UQRUG 42

meeting
Overview: Parallization in R.
Questions: parallels, HPC, memory utilisation, detectCores, for loops
Published

September 27, 2023

2023-09-27: UQRUG 42

R Overview of the Month

This month at UQRUG, Raúl will be providing an overview of using, and the advantages of, Parallelization in R.

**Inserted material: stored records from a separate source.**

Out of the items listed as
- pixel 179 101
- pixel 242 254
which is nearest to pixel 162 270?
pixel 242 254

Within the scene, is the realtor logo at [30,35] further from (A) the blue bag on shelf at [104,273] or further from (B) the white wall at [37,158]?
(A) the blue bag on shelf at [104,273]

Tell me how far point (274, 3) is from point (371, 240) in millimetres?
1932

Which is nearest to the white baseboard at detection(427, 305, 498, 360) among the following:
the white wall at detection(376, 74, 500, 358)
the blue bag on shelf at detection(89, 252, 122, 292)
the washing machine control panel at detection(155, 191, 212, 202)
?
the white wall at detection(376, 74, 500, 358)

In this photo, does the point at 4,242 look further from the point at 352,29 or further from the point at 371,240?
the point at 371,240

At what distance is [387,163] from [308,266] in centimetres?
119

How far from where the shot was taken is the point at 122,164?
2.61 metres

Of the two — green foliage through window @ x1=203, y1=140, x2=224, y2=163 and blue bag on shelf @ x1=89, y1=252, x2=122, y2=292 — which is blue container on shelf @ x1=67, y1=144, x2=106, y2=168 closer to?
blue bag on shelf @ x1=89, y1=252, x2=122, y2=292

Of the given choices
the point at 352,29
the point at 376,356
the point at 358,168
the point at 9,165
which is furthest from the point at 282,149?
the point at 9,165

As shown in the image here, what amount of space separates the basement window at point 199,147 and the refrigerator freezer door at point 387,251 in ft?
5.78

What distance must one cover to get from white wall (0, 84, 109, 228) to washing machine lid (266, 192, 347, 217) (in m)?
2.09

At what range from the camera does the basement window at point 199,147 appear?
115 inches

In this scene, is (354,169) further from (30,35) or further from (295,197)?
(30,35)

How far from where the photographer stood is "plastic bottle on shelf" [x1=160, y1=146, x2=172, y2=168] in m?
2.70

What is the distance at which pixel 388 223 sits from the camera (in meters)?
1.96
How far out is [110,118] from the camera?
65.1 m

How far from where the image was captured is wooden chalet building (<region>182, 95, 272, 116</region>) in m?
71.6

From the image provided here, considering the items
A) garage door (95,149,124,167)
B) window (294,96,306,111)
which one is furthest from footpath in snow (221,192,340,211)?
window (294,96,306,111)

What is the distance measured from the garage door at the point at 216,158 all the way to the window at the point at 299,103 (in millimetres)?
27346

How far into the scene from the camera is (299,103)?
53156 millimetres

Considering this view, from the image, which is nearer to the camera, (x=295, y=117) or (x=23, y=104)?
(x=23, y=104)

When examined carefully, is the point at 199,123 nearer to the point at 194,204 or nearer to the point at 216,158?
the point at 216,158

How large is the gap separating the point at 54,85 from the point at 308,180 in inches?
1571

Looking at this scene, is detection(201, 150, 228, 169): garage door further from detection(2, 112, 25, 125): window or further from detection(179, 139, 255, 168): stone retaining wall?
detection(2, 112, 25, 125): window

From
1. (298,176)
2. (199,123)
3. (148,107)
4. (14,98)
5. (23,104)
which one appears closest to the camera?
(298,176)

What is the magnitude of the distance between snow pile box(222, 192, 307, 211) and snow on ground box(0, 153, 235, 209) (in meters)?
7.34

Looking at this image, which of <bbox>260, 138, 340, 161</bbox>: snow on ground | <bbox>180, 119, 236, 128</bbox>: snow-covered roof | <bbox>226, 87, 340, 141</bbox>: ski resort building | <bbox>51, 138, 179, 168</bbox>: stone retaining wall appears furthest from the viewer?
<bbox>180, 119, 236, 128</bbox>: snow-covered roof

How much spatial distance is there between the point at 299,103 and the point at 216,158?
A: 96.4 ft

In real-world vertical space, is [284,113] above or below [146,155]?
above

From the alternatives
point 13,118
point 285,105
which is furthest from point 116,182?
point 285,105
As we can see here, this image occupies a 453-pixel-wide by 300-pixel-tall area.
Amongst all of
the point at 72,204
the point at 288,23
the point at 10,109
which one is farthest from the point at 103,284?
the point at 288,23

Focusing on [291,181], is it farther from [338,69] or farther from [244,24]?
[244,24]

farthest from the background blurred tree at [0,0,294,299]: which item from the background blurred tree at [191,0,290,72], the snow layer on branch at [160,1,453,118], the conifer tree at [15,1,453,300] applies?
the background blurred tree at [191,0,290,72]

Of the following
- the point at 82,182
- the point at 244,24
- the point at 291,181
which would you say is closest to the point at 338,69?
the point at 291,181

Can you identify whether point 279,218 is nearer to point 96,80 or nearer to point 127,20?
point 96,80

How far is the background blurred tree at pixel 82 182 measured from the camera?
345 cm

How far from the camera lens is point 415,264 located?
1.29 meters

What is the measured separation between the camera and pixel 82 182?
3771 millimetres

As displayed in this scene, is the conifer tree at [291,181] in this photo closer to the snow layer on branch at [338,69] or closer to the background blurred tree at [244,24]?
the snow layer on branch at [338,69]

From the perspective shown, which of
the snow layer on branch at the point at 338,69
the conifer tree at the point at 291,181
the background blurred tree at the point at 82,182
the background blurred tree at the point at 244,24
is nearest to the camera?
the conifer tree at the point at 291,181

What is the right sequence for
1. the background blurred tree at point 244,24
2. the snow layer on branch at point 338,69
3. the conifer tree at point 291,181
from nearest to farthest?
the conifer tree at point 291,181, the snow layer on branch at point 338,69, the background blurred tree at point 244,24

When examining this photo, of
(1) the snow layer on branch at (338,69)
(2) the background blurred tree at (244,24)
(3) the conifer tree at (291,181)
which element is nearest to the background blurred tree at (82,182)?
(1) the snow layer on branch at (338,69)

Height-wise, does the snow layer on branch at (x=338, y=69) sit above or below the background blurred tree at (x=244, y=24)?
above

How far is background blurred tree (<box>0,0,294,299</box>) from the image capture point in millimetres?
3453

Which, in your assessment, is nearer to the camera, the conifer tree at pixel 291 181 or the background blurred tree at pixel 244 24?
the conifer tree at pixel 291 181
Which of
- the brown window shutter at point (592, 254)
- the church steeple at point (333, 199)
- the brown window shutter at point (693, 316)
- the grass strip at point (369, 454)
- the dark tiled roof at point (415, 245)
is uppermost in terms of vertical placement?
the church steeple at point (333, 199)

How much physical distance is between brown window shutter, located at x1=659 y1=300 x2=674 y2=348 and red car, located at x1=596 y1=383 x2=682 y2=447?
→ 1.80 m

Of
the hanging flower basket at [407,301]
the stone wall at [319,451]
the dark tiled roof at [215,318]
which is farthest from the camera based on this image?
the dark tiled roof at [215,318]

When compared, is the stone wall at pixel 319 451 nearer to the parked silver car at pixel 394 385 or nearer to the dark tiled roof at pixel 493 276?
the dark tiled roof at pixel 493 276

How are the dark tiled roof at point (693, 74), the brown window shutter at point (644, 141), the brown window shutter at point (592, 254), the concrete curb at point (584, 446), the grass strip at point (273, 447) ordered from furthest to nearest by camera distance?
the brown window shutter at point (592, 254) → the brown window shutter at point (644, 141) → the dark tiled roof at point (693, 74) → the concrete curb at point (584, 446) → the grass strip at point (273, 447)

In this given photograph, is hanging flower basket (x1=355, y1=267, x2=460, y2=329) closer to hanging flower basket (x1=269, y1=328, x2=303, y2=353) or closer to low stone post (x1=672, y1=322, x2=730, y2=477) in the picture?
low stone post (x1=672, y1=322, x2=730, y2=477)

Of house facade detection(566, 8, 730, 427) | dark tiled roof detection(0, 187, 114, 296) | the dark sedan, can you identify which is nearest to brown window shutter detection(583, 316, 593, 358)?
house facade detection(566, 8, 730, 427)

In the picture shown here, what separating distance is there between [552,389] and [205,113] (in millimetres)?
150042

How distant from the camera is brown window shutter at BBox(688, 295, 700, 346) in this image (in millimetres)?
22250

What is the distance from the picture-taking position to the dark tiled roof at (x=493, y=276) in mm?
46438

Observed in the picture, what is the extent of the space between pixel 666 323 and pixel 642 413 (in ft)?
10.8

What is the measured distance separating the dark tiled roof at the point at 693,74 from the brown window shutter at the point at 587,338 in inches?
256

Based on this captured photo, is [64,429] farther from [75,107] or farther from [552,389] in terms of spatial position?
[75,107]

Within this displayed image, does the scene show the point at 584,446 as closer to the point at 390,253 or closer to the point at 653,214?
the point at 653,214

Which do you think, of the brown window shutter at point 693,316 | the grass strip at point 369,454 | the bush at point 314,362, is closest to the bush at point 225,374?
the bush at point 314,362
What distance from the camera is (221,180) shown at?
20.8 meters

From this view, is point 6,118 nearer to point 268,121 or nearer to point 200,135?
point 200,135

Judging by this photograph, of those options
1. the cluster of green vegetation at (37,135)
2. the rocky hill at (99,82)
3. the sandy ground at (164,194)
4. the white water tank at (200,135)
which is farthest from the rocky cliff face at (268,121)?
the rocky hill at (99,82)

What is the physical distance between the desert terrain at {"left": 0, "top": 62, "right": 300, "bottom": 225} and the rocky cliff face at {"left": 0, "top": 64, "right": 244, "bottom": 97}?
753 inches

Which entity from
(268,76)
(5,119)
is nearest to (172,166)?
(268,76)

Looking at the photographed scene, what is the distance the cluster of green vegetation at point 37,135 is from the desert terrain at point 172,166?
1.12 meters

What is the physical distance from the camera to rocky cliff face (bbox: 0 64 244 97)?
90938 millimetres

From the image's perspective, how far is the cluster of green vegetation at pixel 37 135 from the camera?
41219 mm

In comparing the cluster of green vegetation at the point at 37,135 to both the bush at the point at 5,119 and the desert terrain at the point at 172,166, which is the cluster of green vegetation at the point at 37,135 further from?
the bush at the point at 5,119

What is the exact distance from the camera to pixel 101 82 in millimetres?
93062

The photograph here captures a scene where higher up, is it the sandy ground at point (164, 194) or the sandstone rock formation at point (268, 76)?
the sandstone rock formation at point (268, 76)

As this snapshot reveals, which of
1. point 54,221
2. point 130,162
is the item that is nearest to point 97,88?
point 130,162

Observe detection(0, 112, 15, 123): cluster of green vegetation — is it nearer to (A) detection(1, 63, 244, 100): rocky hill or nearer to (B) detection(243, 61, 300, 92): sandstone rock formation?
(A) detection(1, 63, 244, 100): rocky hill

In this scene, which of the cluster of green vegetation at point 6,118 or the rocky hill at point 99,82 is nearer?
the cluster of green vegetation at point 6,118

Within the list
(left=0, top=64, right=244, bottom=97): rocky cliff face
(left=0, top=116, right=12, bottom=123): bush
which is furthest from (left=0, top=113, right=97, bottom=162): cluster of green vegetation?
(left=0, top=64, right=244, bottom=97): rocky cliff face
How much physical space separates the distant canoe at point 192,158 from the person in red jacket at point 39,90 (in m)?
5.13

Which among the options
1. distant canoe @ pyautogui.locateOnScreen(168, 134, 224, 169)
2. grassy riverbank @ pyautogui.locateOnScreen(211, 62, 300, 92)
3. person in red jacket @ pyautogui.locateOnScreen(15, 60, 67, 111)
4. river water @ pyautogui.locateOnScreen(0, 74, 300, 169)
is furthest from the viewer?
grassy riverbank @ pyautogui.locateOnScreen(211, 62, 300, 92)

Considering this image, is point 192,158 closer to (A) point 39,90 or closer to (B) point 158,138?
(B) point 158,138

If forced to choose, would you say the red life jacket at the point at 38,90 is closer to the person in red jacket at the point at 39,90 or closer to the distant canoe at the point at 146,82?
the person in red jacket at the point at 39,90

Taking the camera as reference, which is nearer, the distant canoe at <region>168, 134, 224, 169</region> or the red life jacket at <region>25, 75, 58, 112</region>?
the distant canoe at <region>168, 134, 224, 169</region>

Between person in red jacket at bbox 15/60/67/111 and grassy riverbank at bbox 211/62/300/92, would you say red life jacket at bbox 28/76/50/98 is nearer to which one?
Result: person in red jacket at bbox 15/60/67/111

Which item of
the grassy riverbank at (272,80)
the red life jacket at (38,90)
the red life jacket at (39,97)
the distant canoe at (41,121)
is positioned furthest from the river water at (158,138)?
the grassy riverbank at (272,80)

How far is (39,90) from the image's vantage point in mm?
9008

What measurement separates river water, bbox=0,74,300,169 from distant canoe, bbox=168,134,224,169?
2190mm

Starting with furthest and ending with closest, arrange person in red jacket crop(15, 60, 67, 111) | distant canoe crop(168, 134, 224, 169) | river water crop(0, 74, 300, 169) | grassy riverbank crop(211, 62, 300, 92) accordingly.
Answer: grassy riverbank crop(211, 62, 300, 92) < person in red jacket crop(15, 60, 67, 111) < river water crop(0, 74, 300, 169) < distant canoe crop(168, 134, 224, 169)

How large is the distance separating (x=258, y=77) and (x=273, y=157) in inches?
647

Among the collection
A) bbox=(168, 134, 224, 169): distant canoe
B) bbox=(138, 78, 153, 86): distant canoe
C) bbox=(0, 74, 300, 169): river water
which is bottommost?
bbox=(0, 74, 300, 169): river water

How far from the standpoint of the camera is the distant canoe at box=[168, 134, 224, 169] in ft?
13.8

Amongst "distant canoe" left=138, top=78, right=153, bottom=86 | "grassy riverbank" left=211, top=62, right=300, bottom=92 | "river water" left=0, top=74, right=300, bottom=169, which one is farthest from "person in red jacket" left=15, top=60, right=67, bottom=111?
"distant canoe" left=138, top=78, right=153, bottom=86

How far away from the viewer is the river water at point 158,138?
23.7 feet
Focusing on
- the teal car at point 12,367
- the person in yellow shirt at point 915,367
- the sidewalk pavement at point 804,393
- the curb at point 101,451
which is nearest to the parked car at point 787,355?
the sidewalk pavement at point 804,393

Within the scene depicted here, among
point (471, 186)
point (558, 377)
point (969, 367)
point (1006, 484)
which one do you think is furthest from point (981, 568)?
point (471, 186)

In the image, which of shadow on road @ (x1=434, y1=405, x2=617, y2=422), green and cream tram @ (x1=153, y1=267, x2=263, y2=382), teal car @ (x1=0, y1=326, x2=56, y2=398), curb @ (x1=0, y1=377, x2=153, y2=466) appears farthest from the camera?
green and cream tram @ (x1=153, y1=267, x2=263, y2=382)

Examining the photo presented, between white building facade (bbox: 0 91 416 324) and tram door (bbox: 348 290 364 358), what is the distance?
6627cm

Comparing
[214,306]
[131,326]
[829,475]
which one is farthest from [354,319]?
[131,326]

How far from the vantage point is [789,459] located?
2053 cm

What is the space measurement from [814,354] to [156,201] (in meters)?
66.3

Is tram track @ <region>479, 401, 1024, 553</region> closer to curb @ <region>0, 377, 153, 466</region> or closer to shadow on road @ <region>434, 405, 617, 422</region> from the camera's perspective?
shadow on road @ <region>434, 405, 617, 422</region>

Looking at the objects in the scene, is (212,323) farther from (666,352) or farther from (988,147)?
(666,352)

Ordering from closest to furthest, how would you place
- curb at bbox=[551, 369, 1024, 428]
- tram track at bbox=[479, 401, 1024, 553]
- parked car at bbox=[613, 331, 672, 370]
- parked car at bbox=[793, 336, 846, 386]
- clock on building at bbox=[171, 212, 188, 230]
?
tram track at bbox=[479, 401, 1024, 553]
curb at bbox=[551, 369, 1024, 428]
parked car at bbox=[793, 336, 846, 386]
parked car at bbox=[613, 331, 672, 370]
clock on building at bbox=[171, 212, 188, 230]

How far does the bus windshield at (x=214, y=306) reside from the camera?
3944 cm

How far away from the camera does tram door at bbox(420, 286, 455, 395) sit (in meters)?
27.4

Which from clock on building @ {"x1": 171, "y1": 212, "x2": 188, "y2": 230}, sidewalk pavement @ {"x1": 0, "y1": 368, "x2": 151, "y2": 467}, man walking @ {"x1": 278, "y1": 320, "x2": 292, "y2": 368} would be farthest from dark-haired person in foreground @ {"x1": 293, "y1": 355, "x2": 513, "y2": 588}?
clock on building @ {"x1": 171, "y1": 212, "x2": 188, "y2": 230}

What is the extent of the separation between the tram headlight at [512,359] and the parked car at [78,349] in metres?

Find more details here: https://uqrug.netlify.app/posts/2023-09-27-september-parallelisation/

Attendees

Add your name, where you’re from, and why you’re here:

Name Where are you from? What brings you here?
Nicholas Wiggins Library Here to help!
Raul Riesco ACE Here to learn and help :)
David Green UQ Research Computing Centre R on HPC help
Raimundo Sanchez Research Fellow SHRS R
Giulio Centorame IMB Parallel computation hurts my brain
Jessica Hintzsche QAAFI Here to figure out how to make my code more efficient
Felicity Charles UQ Gatton Here to learn
Grant Taylor UQ St Lucia Learn more about R
Ryan SOE Learn R
Jocelyn UQCCR Still learning
Valentina Urrutia Guada Library Here to learn & help
Luke Gaiter Library Learning

Questions

Q1 - How do you avoid running out of memory with parallel jobs? - Giulio Centorame

I constantly have issues with running out of memory with parallel operations. E.g. using the package furrr

# Setup multisession
library(furrr)
library(magrittr)
plan(multisession, workers = 2)

# Vector of paths with huge tables I want to import
paths <- c("big_table1.tsv", "big_table2.tsv", "big_table3.tsv")

# Load everything
# If the tables are too big, R runs out of memory
paths %>%
    future_map(read.table)

This can cause issue especially when using HPCs, since the jobs will often fail if the process tries to allocate more memory than requested. How do I limit the amount of memory each child process/all the processes can use?

Answers

  • David: The UQ HPCs can allocate up to 2TB of RAM. If you need more RAM, request it. If you are still running out of RAM, then it might be worth splitting the job into multiple separate jobs. e.g. if you’re trying to process the three big tables, then run each big table in a separate job
  • Name: Ryan I don’t think you have control over the memory of each child process. You might want to use data.table from previous presentations here. It uses openmp for parallization and could be more efficient. I also believe the HPC has openmp all set, so in R, it should be plug and play already. —

Q2 - Using detectCores() will detect all cores on a HPC is there a workaround? - David

Answers

  • Ryan: Maybe…
cores = Sys.getenv("SLURM_CPU_PER_TASK")
makecluster(cores)

This does a more refine version of the above, but requires an extra package, so not as good for HPC use

cores <- length(parallelly::availableWorkers())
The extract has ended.